__Try it__
Reproduce, word for word, all of the records; the pictures stay out.
START Data provided
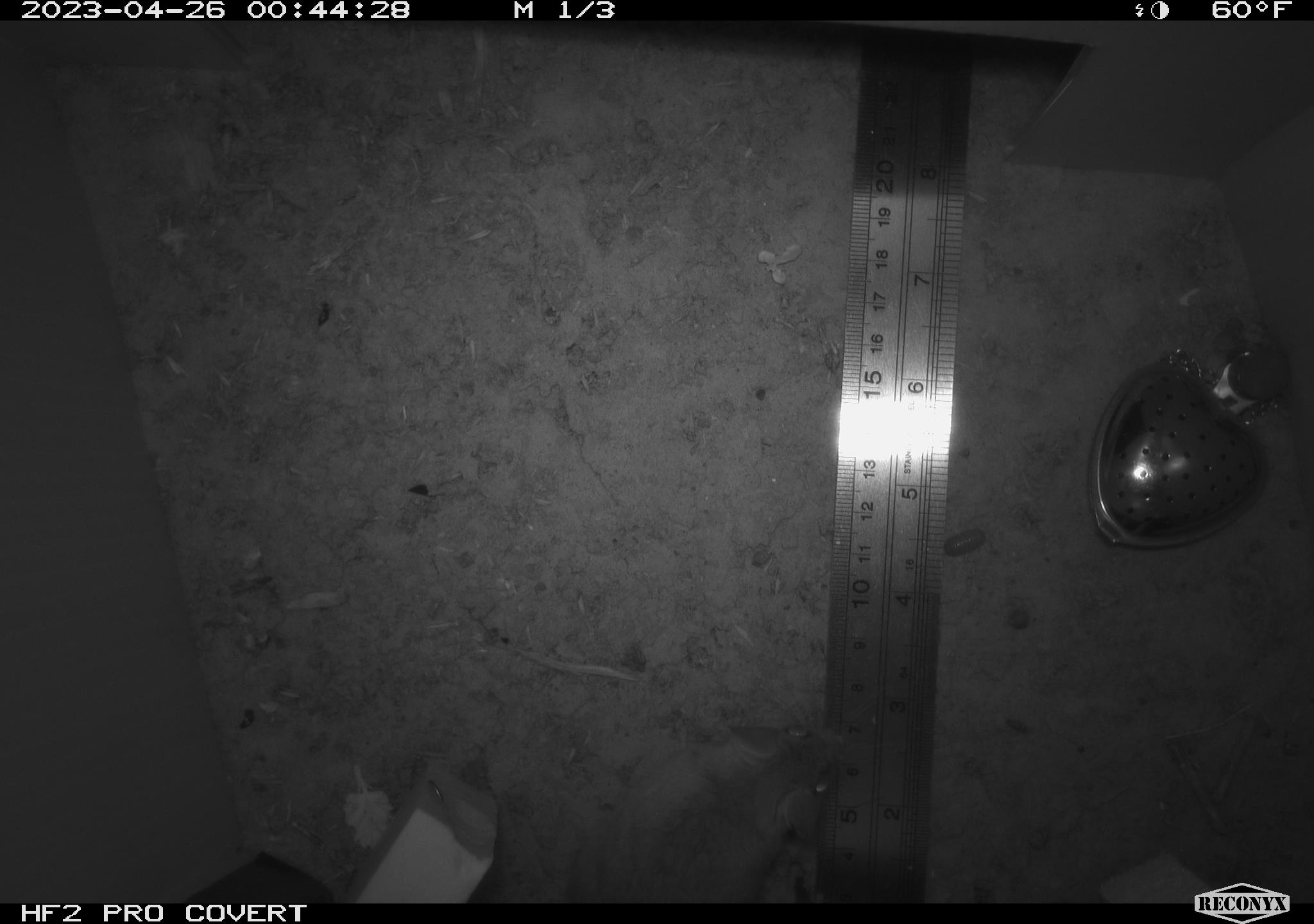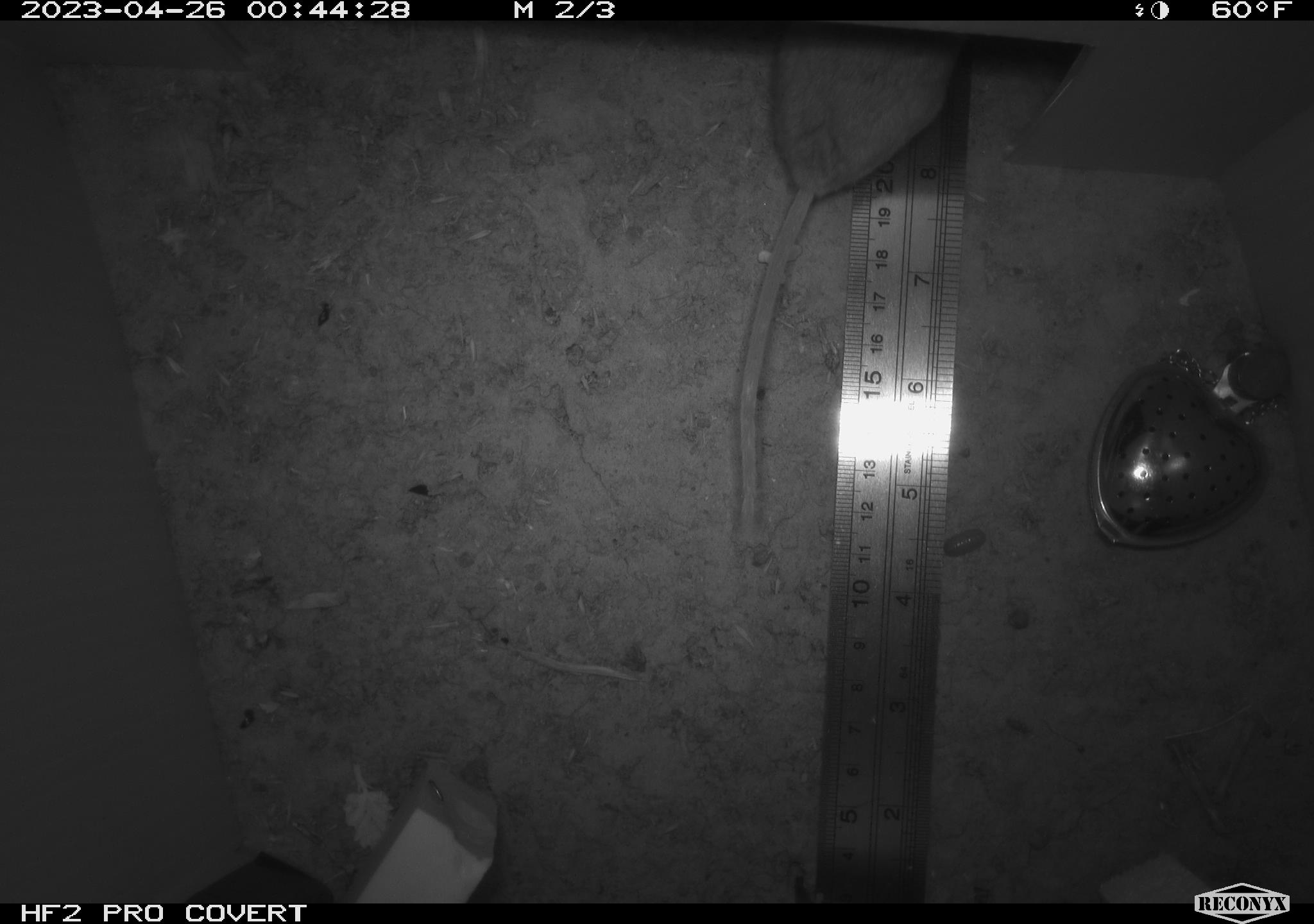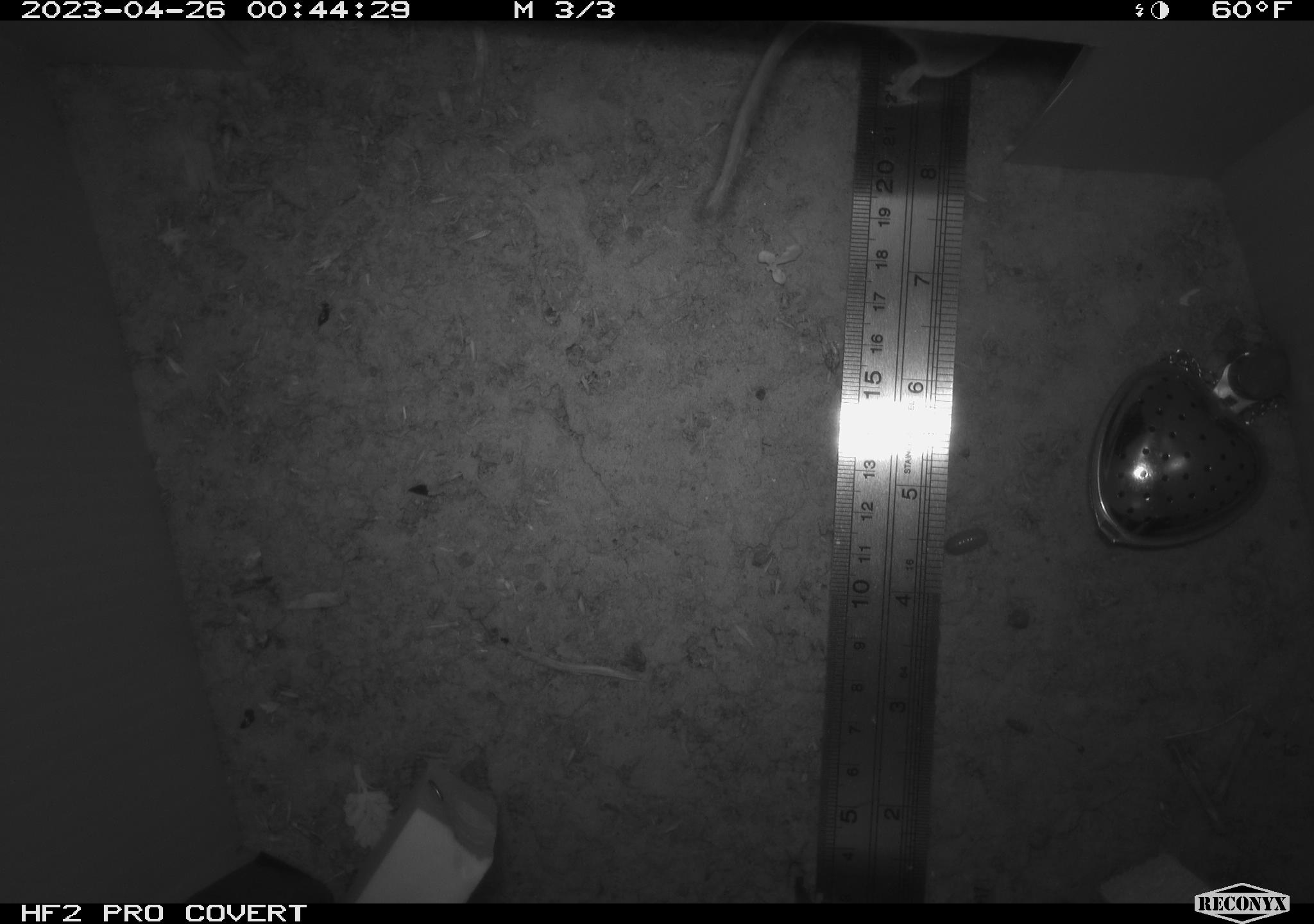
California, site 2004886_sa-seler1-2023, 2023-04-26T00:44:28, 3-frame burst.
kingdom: Animalia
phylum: Chordata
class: Mammalia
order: Rodentia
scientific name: Rodentia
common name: mouse species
END Data provided
__Problem solution__
California, site 2004886_sa-seler1-2023, 2023-04-26T00:44:28, 3-frame burst.
kingdom: Animalia
phylum: Chordata
class: Mammalia
order: Rodentia
scientific name: Rodentia
common name: mouse species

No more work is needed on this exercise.